NYC Health + Hospitals a révélé une cyberattaque majeure qui a révélé des données personnelles, médicales et biométriques sensibles appartenant à environ 1,8 million de personnes. Cette violation est désormais considérée comme l’un des plus grands incidents de sécurité sanitaire signalés en 2026.

 

 

Selon le prestataire de soins publics, les attaquants ont obtenu un accès non autorisé aux systèmes internes entre novembre 2025 et février 2026 avant que l’intrusion ne soit détectée et contenue. L’organisation a indiqué qu’une activité suspecte avait été découverte le 2 février, ce qui a déclenché une enquête interne et des mesures d’intervention d’urgence.

Les données compromises comprennent des dossiers médicaux hautement sensibles, des informations d’assurance, des détails de facturation, des numéros de sécurité sociale, des données de permis de conduire et des documents d’identité délivrés par le gouvernement. La fuite a également révélé des informations biométriques, notamment des numérisations d’empreintes digitales et d’empreintes de paume, soulevant des préoccupations à long terme concernant la vie privée et la sécurité de l’identité.

Contrairement aux mots de passe ou aux cartes de paiement, les identifiants biométriques ne peuvent pas être modifiés une fois compromis. Les experts en sécurité avertissent que les données volées d’empreintes digitales et d’empreintes de paume pourraient créer des risques permanents pour les personnes concernées si ces informations sont ensuite utilisées pour des tentatives de fraude, d’usurpation d’identité ou de vérification d’identité.

NYC Health + Hospitals a déclaré que la violation semble avoir procédé à un fournisseur tiers compromis. Le prestataire de soins n’a pas identifié publiquement le fournisseur impliqué mais a confirmé que les attaquants ont pu accéder et copier des fichiers depuis les systèmes internes pendant la fenêtre d’intrusion.

Les chercheurs continuent d’avertir que les organisations de santé restent des cibles de grande valeur pour les cybercriminels, car les dossiers médicaux contiennent de nombreuses informations personnelles et financières pouvant être exploitées lors de campagnes de phishing, de fraude à l’assurance, de vol d’identité et d’attaques d’ingénierie sociale. Les réseaux de santé sont également fortement interconnectés avec les fournisseurs, les sous-traitants et les prestataires de services externes, ce qui augmente l’exposition aux risques liés à la chaîne d’approvisionnement.

L’organisation a indiqué que les personnes concernées sont informées et qu’on leur propose des services de protection d’identité et de surveillance du crédit.
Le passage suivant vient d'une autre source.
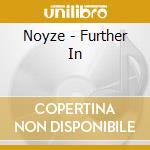 Noyze - Further In cd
Les responsables ont également signalé l’incident au Département américain de la Santé et des Services sociaux, comme l’exigent les réglementations fédérales sur les violations des soins de santé.

Cet incident s’ajoute aux préoccupations croissantes concernant la cybersécurité dans le secteur de la santé, où les attaques par ransomware, les violations de tiers, ainsi que les expositions massives aux données de patients continuent d’augmenter. Les analystes de la sécurité ont à plusieurs reprises averti que les hôpitaux et les systèmes de santé publics restent vulnérables en raison de l’infrastructure vieillissante, des écosystèmes de fournisseurs complexes et de la grande valeur des informations médicales sur les marchés souterrains de la cybercriminalité.